▶
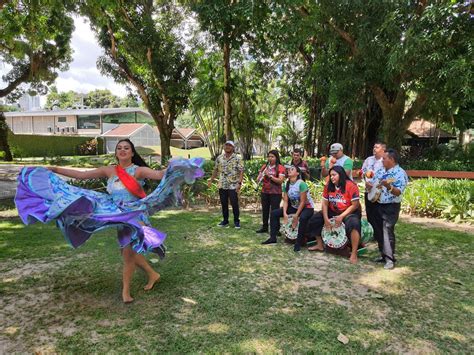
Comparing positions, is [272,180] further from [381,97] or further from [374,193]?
[381,97]

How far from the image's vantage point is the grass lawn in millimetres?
2971

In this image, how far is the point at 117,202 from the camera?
3691 mm

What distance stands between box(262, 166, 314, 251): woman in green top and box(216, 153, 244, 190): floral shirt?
3.20 feet

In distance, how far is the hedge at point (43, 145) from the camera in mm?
28672

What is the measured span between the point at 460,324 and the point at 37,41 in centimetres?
1643

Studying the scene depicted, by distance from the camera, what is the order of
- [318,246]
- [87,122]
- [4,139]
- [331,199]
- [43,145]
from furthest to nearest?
[87,122]
[43,145]
[4,139]
[318,246]
[331,199]

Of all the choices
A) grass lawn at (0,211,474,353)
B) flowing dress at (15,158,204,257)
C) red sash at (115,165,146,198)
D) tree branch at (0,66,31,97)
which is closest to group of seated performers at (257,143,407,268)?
grass lawn at (0,211,474,353)

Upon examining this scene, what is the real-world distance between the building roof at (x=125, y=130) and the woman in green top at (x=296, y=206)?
115ft

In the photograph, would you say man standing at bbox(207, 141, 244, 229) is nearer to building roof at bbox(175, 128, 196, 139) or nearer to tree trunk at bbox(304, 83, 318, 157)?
tree trunk at bbox(304, 83, 318, 157)

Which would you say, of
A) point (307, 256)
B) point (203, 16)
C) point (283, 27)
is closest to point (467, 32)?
point (283, 27)

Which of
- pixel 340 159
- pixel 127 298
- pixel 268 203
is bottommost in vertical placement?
pixel 127 298

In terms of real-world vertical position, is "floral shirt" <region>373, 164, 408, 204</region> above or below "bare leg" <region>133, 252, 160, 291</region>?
above

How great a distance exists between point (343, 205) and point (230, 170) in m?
2.17

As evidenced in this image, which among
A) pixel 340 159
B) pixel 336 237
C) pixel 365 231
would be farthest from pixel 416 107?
pixel 336 237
◀
• Prompt:
Format every line of the items above as a Markdown table with the columns "Row" and "Line", numbering the rows and dropping blank lines. Leave the pictures out.

• Answer:
| Row | Line |
|---|---|
| 1 | Comparing positions, is [272,180] further from [381,97] or further from [374,193]? |
| 2 | [381,97] |
| 3 | How far from the image's vantage point is the grass lawn in millimetres? |
| 4 | 2971 |
| 5 | In this image, how far is the point at 117,202 from the camera? |
| 6 | 3691 mm |
| 7 | What distance stands between box(262, 166, 314, 251): woman in green top and box(216, 153, 244, 190): floral shirt? |
| 8 | 3.20 feet |
| 9 | In distance, how far is the hedge at point (43, 145) from the camera in mm? |
| 10 | 28672 |
| 11 | What is the measured span between the point at 460,324 and the point at 37,41 in centimetres? |
| 12 | 1643 |
| 13 | Studying the scene depicted, by distance from the camera, what is the order of |
| 14 | - [318,246] |
| 15 | - [87,122] |
| 16 | - [4,139] |
| 17 | - [331,199] |
| 18 | - [43,145] |
| 19 | from furthest to nearest? |
| 20 | [87,122] |
| 21 | [43,145] |
| 22 | [4,139] |
| 23 | [318,246] |
| 24 | [331,199] |
| 25 | Of all the choices |
| 26 | A) grass lawn at (0,211,474,353) |
| 27 | B) flowing dress at (15,158,204,257) |
| 28 | C) red sash at (115,165,146,198) |
| 29 | D) tree branch at (0,66,31,97) |
| 30 | which is closest to group of seated performers at (257,143,407,268)? |
| 31 | grass lawn at (0,211,474,353) |
| 32 | Upon examining this scene, what is the real-world distance between the building roof at (x=125, y=130) and the woman in green top at (x=296, y=206)? |
| 33 | 115ft |
| 34 | In the photograph, would you say man standing at bbox(207, 141, 244, 229) is nearer to building roof at bbox(175, 128, 196, 139) or nearer to tree trunk at bbox(304, 83, 318, 157)? |
| 35 | tree trunk at bbox(304, 83, 318, 157) |
| 36 | Which would you say, of |
| 37 | A) point (307, 256) |
| 38 | B) point (203, 16) |
| 39 | C) point (283, 27) |
| 40 | is closest to point (467, 32)? |
| 41 | point (283, 27) |
| 42 | Which of |
| 43 | - pixel 340 159 |
| 44 | - pixel 127 298 |
| 45 | - pixel 268 203 |
| 46 | is bottommost in vertical placement? |
| 47 | pixel 127 298 |
| 48 | In terms of real-world vertical position, is "floral shirt" <region>373, 164, 408, 204</region> above or below "bare leg" <region>133, 252, 160, 291</region>? |
| 49 | above |
| 50 | How great a distance exists between point (343, 205) and point (230, 170) in m? |
| 51 | 2.17 |
| 52 | As evidenced in this image, which among |
| 53 | A) pixel 340 159 |
| 54 | B) pixel 336 237 |
| 55 | C) pixel 365 231 |
| 56 | would be farthest from pixel 416 107? |
| 57 | pixel 336 237 |